Сумеет ли он каким-то способом определить, где находится? Есть ли такой метод?

Отважный путешественник начинает размышлять. Может быть, он где-то в космосе, за пределами Солнечной системы, вдали он всех крупных источников гравитации вроде нашего Солнца или даже Юпитера (куда более скромного по размерам). Но есть и другая возможность – что он попросту внутри лифта, какие сооружают в этих новомодных американских небоскребах. Какой-то подлый злодей перерезал трос, и вот бедняга падает в этой кабине с самого верха лифтовой шахты. Но если помещение совершенно замкнутое и если он в нем свободно плавает, то узник не сможет определить, какая из этих двух версий справедлива. Вспомним рабочих, которых Эйнштейн представил себе сорвавшимися с бернской крыши. Пока они падают (если вообразить, что они не могут смотреть по сторонам и ощущать движение воздуха), они знают лишь то, что пребывают как бы в невесомости. Но они не способны определить, на каком расстоянии от поверхности земли в данный момент находятся – нескольких миль или всего нескольких дюймов.

Теперь же Эйнштейн понял: все-таки есть способ, который позволит нашему отважному герою понять, где он, при этом не выглядывая из своей замкнутой комнатки. Ему потребуются лишь два яблока. Нужно взять по одному яблоку в каждую руку, развести руки в стороны и затем уронить плоды.

Записи из источника данных:
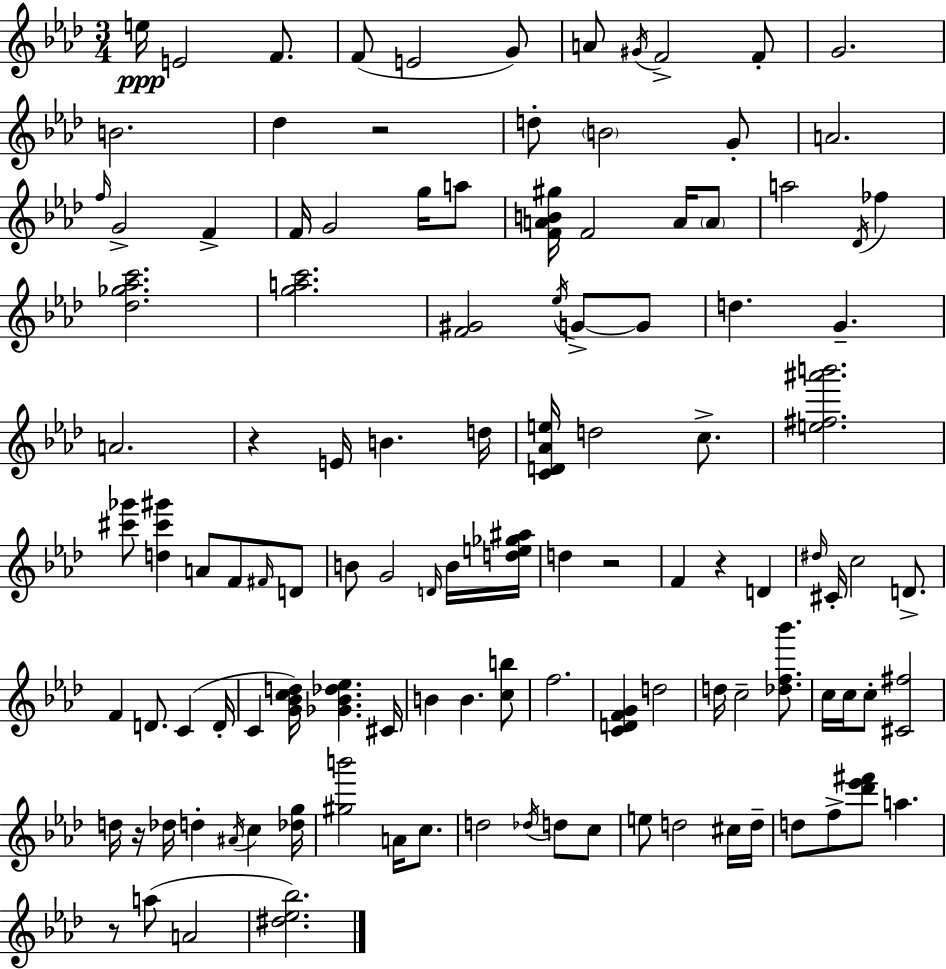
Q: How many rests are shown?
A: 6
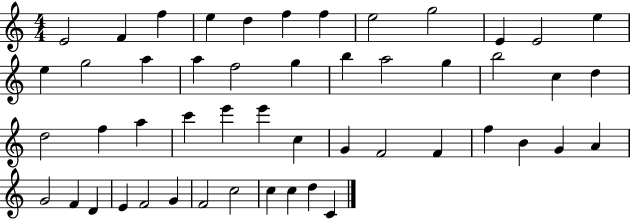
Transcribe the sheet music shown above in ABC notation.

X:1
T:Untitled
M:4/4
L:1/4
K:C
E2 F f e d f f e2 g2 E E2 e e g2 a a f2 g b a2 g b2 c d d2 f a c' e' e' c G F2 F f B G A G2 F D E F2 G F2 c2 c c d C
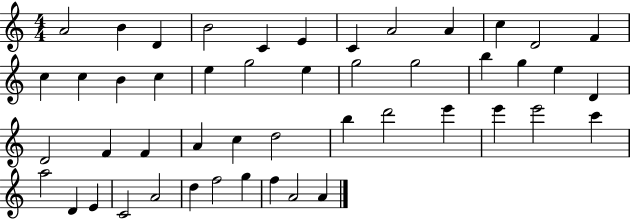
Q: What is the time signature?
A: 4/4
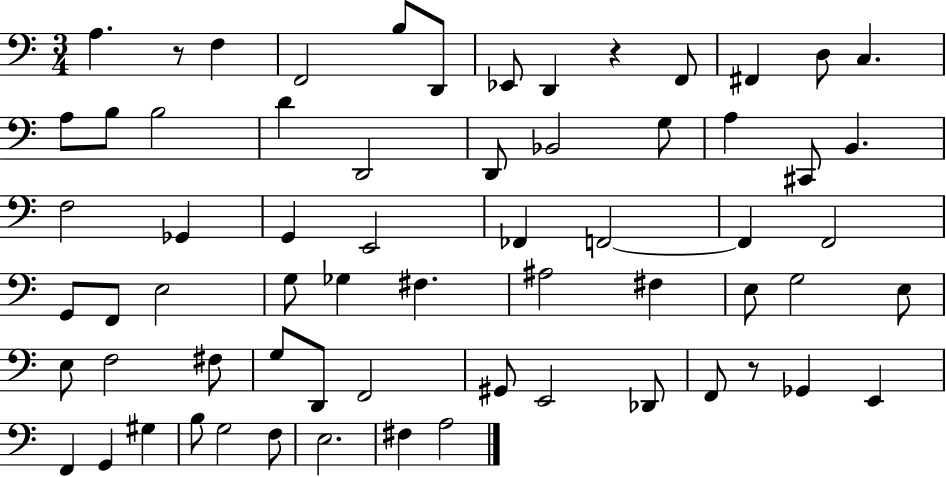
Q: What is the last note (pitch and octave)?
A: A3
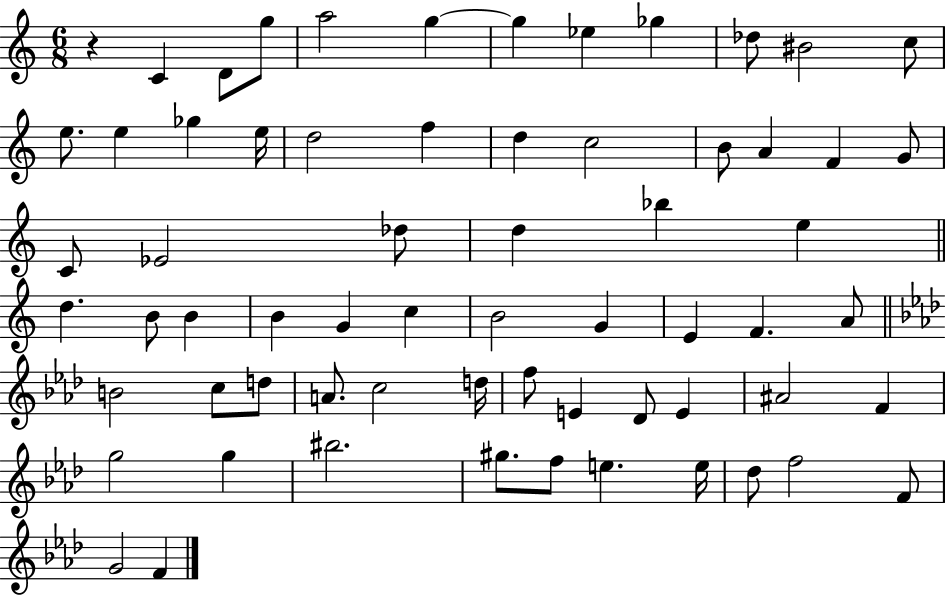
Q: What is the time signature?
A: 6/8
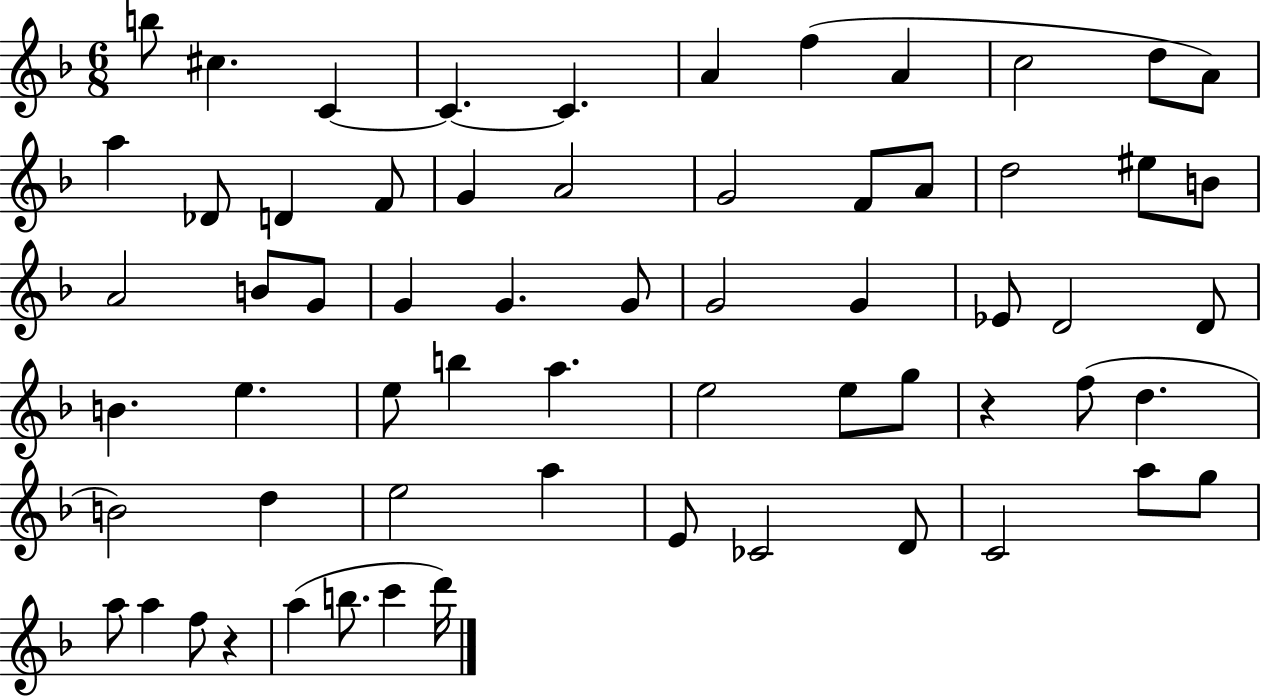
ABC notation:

ЧТО СДЕЛАТЬ:
Повторите слово в слово весь отрывок о путешественнике в замкнутой кабине. Эти данные никак не связаны с отрывком.

ОЖИДАЕМЫЙ ОТВЕТ:
Сумеет ли он каким-то способом определить, где находится? Есть ли такой метод?

Отважный путешественник начинает размышлять. Может быть, он где-то в космосе, за пределами Солнечной системы, вдали он всех крупных источников гравитации вроде нашего Солнца или даже Юпитера (куда более скромного по размерам). Но есть и другая возможность – что он попросту внутри лифта, какие сооружают в этих новомодных американских небоскребах. Какой-то подлый злодей перерезал трос, и вот бедняга падает в этой кабине с самого верха лифтовой шахты. Но если помещение совершенно замкнутое и если он в нем свободно плавает, то узник не сможет определить, какая из этих двух версий справедлива. Вспомним рабочих, которых Эйнштейн представил себе сорвавшимися с бернской крыши. Пока они падают (если вообразить, что они не могут смотреть по сторонам и ощущать движение воздуха), они знают лишь то, что пребывают как бы в невесомости. Но они не способны определить, на каком расстоянии от поверхности земли в данный момент находятся – нескольких миль или всего нескольких дюймов.

Теперь же Эйнштейн понял: все-таки есть способ, который позволит нашему отважному герою понять, где он, при этом не выглядывая из своей замкнутой комнатки. Ему потребуются лишь два яблока. Нужно взять по одному яблоку в каждую руку, развести руки в стороны и затем уронить плоды.